Questions about scene geometry:
+++++

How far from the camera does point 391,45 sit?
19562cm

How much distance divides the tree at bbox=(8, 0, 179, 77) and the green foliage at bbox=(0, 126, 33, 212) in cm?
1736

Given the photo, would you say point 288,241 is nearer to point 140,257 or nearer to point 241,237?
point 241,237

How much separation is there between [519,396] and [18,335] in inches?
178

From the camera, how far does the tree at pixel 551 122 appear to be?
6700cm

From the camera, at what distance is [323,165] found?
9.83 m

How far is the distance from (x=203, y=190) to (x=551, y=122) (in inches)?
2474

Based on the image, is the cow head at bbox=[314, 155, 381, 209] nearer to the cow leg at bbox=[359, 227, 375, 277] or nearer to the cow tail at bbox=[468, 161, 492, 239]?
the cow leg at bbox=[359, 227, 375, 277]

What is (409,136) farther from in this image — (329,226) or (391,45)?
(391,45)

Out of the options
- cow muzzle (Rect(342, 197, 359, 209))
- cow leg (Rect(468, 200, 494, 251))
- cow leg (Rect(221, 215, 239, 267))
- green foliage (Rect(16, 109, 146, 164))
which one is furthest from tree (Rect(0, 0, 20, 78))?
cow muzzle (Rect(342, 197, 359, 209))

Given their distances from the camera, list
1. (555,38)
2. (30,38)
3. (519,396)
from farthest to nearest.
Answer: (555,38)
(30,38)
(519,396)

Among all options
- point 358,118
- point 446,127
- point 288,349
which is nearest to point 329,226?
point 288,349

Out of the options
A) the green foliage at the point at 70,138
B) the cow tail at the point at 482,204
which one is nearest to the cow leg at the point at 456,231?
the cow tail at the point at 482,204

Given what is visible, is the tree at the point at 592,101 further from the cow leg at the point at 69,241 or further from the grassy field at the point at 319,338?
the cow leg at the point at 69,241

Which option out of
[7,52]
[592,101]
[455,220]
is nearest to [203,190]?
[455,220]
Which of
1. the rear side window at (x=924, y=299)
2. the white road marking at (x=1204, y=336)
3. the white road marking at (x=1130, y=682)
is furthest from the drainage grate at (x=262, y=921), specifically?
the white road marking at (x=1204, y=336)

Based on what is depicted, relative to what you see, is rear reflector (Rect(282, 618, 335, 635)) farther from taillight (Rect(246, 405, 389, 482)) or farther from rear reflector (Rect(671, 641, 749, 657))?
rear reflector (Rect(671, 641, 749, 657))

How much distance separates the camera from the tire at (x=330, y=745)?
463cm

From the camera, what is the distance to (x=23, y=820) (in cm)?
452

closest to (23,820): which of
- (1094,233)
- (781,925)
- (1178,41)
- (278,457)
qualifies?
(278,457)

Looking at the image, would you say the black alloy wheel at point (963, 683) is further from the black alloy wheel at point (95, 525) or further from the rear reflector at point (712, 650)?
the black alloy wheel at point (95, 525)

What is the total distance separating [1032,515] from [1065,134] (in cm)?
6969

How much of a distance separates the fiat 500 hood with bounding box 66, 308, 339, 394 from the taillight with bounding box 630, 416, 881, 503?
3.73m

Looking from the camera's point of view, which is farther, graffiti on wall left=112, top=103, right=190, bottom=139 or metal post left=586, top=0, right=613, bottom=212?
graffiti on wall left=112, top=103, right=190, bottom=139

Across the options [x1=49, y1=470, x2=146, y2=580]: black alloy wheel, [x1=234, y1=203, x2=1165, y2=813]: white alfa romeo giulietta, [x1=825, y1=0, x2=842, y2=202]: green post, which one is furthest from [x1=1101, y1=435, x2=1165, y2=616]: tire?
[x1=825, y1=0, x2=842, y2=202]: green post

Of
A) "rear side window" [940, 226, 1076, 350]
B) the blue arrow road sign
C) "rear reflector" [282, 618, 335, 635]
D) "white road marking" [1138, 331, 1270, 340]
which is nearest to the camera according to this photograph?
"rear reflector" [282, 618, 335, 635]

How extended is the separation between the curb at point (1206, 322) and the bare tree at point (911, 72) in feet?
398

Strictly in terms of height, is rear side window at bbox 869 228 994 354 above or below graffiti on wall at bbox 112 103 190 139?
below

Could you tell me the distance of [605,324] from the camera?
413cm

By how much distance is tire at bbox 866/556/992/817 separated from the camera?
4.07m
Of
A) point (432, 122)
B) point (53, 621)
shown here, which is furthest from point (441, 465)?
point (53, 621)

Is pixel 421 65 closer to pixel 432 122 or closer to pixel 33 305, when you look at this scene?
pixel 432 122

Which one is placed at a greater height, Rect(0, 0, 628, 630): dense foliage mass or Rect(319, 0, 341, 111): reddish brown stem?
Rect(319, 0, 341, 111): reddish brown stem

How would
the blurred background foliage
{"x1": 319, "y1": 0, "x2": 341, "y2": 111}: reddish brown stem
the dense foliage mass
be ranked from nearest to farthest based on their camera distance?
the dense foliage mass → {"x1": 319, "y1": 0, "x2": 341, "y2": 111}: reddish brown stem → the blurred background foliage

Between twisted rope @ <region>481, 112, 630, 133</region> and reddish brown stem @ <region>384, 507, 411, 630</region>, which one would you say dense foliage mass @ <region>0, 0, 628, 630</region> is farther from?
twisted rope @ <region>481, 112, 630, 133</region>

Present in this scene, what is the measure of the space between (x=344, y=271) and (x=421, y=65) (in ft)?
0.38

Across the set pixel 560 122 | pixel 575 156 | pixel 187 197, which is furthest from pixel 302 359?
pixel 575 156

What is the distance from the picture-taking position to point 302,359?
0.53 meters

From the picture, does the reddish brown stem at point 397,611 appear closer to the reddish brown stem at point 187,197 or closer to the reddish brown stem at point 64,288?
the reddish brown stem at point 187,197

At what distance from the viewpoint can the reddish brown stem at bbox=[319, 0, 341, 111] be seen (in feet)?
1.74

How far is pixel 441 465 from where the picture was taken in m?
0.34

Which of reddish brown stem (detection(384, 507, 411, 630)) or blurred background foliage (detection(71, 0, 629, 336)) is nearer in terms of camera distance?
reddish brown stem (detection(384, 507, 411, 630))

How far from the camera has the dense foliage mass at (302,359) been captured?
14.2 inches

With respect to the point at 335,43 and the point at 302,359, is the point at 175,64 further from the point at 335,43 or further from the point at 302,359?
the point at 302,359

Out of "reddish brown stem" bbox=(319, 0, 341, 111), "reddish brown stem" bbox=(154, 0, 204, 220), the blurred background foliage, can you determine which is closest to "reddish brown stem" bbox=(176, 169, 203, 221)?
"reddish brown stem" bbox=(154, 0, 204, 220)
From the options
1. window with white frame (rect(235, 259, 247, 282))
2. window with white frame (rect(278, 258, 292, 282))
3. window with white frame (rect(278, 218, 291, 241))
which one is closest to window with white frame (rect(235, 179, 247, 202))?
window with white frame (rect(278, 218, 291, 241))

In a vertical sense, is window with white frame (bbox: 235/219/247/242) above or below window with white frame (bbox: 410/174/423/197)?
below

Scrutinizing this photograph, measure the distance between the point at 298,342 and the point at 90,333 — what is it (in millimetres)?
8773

+++++

## Goal
Reproduce each entry above exactly, keeping every word.

## Exercise result
How far from the camera does point 391,45 sit?
19562cm

How much distance divides the tree at bbox=(8, 0, 179, 77) and the green foliage at bbox=(0, 126, 33, 212) in cm?
1736

Given the photo, would you say point 288,241 is nearer to point 140,257 or nearer to point 241,237?
point 241,237

How much separation is there between [519,396] and [18,335] in inches?
178

From the camera, how far does the tree at pixel 551 122 appear to be?
6700cm

From the camera, at what distance is [323,165] found?
9.83 m

How far is the distance from (x=203, y=190) to (x=551, y=122) (in inches)?
2474

Based on the image, is the cow head at bbox=[314, 155, 381, 209] nearer to the cow leg at bbox=[359, 227, 375, 277] or nearer to the cow tail at bbox=[468, 161, 492, 239]?
the cow leg at bbox=[359, 227, 375, 277]

What is (409,136) farther from in this image — (329,226) or (391,45)?
(391,45)

Out of the options
- cow muzzle (Rect(342, 197, 359, 209))
- cow leg (Rect(468, 200, 494, 251))
- cow leg (Rect(221, 215, 239, 267))
- green foliage (Rect(16, 109, 146, 164))
which one is furthest from tree (Rect(0, 0, 20, 78))?
cow muzzle (Rect(342, 197, 359, 209))

Given their distances from the camera, list
1. (555,38)
2. (30,38)
3. (519,396)
from farthest to nearest.
Answer: (555,38)
(30,38)
(519,396)

Among all options
- point 358,118
- point 446,127
- point 288,349
which is nearest to point 329,226?
point 288,349

Out of the options
A) the green foliage at the point at 70,138
B) the cow tail at the point at 482,204
which one is nearest to the cow leg at the point at 456,231?
the cow tail at the point at 482,204

Given what is visible, is the tree at the point at 592,101 further from the cow leg at the point at 69,241 or further from the grassy field at the point at 319,338?
the cow leg at the point at 69,241

Which option out of
[7,52]
[592,101]
[455,220]
is nearest to [203,190]?
[455,220]
Which of
1. the rear side window at (x=924, y=299)
2. the white road marking at (x=1204, y=336)
3. the white road marking at (x=1130, y=682)
is furthest from the drainage grate at (x=262, y=921), specifically?
the white road marking at (x=1204, y=336)

Based on what is depicted, relative to what you see, is rear reflector (Rect(282, 618, 335, 635)) farther from taillight (Rect(246, 405, 389, 482)) or farther from rear reflector (Rect(671, 641, 749, 657))?
rear reflector (Rect(671, 641, 749, 657))

How much distance separates the camera from the tire at (x=330, y=745)?
463cm

From the camera, what is the distance to (x=23, y=820) (in cm)?
452

closest to (23,820): which of
- (1094,233)
- (781,925)
- (1178,41)
- (278,457)
qualifies?
(278,457)

Looking at the image, would you say the black alloy wheel at point (963, 683) is further from the black alloy wheel at point (95, 525) or further from the rear reflector at point (712, 650)?
the black alloy wheel at point (95, 525)

What is the total distance separating [1032,515] from [1065,134] (in cm)?
6969

How much of a distance separates the fiat 500 hood with bounding box 66, 308, 339, 394 from the taillight with bounding box 630, 416, 881, 503?
3.73m

Looking from the camera's point of view, which is farther, graffiti on wall left=112, top=103, right=190, bottom=139 or metal post left=586, top=0, right=613, bottom=212?
graffiti on wall left=112, top=103, right=190, bottom=139

Across the options [x1=49, y1=470, x2=146, y2=580]: black alloy wheel, [x1=234, y1=203, x2=1165, y2=813]: white alfa romeo giulietta, [x1=825, y1=0, x2=842, y2=202]: green post, which one is furthest from [x1=1101, y1=435, x2=1165, y2=616]: tire?
[x1=825, y1=0, x2=842, y2=202]: green post

Of
A) "rear side window" [940, 226, 1076, 350]
B) the blue arrow road sign
C) "rear reflector" [282, 618, 335, 635]
D) "white road marking" [1138, 331, 1270, 340]
which is nearest to the camera according to this photograph?
"rear reflector" [282, 618, 335, 635]

How extended is the separation between the curb at point (1206, 322) and the bare tree at point (911, 72) in feet?
398

Strictly in terms of height, is rear side window at bbox 869 228 994 354 above or below graffiti on wall at bbox 112 103 190 139?
below

Could you tell me the distance of [605,324] from the camera?
413cm

By how much distance is tire at bbox 866/556/992/817 separated from the camera?
4.07m
Of
A) point (432, 122)
B) point (53, 621)
shown here, which is furthest from point (441, 465)?
point (53, 621)

Is pixel 421 65 closer to pixel 432 122 or closer to pixel 33 305, when you look at this scene?
pixel 432 122

Which one is placed at a greater height, Rect(0, 0, 628, 630): dense foliage mass or Rect(319, 0, 341, 111): reddish brown stem?
Rect(319, 0, 341, 111): reddish brown stem

How would
the blurred background foliage
{"x1": 319, "y1": 0, "x2": 341, "y2": 111}: reddish brown stem
the dense foliage mass
be ranked from nearest to farthest based on their camera distance?
the dense foliage mass → {"x1": 319, "y1": 0, "x2": 341, "y2": 111}: reddish brown stem → the blurred background foliage

Between twisted rope @ <region>481, 112, 630, 133</region> and reddish brown stem @ <region>384, 507, 411, 630</region>, which one would you say dense foliage mass @ <region>0, 0, 628, 630</region> is farther from?
twisted rope @ <region>481, 112, 630, 133</region>

Present in this scene, what is the measure of the space between (x=344, y=271) and (x=421, y=65) (in ft)?
0.38

Across the set pixel 560 122 | pixel 575 156 | pixel 187 197, which is furthest from pixel 302 359?
pixel 575 156

What is the distance from the picture-taking position to point 302,359?
0.53 meters

From the picture, does the reddish brown stem at point 397,611 appear closer to the reddish brown stem at point 187,197 or closer to the reddish brown stem at point 64,288?
the reddish brown stem at point 187,197

At what distance from the viewpoint can the reddish brown stem at bbox=[319, 0, 341, 111] be seen (in feet)?
1.74

How far is pixel 441 465 from where the picture was taken in m?
0.34

Which of reddish brown stem (detection(384, 507, 411, 630)) or blurred background foliage (detection(71, 0, 629, 336)) is nearer in terms of camera distance?
reddish brown stem (detection(384, 507, 411, 630))

How far from the camera has the dense foliage mass at (302,359) been captured?
14.2 inches

With respect to the point at 335,43 and the point at 302,359, is the point at 175,64 further from the point at 335,43 or further from the point at 302,359?
the point at 302,359

Out of "reddish brown stem" bbox=(319, 0, 341, 111), "reddish brown stem" bbox=(154, 0, 204, 220), the blurred background foliage, can you determine which is closest to "reddish brown stem" bbox=(176, 169, 203, 221)?
"reddish brown stem" bbox=(154, 0, 204, 220)
From the options
1. window with white frame (rect(235, 259, 247, 282))
2. window with white frame (rect(278, 258, 292, 282))
3. window with white frame (rect(278, 218, 291, 241))
which one is closest to window with white frame (rect(235, 179, 247, 202))?
window with white frame (rect(278, 218, 291, 241))

In a vertical sense, is window with white frame (bbox: 235/219/247/242) above or below window with white frame (bbox: 410/174/423/197)?
below

Scrutinizing this photograph, measure the distance between the point at 298,342 and the point at 90,333 — what is it (in millimetres)?
8773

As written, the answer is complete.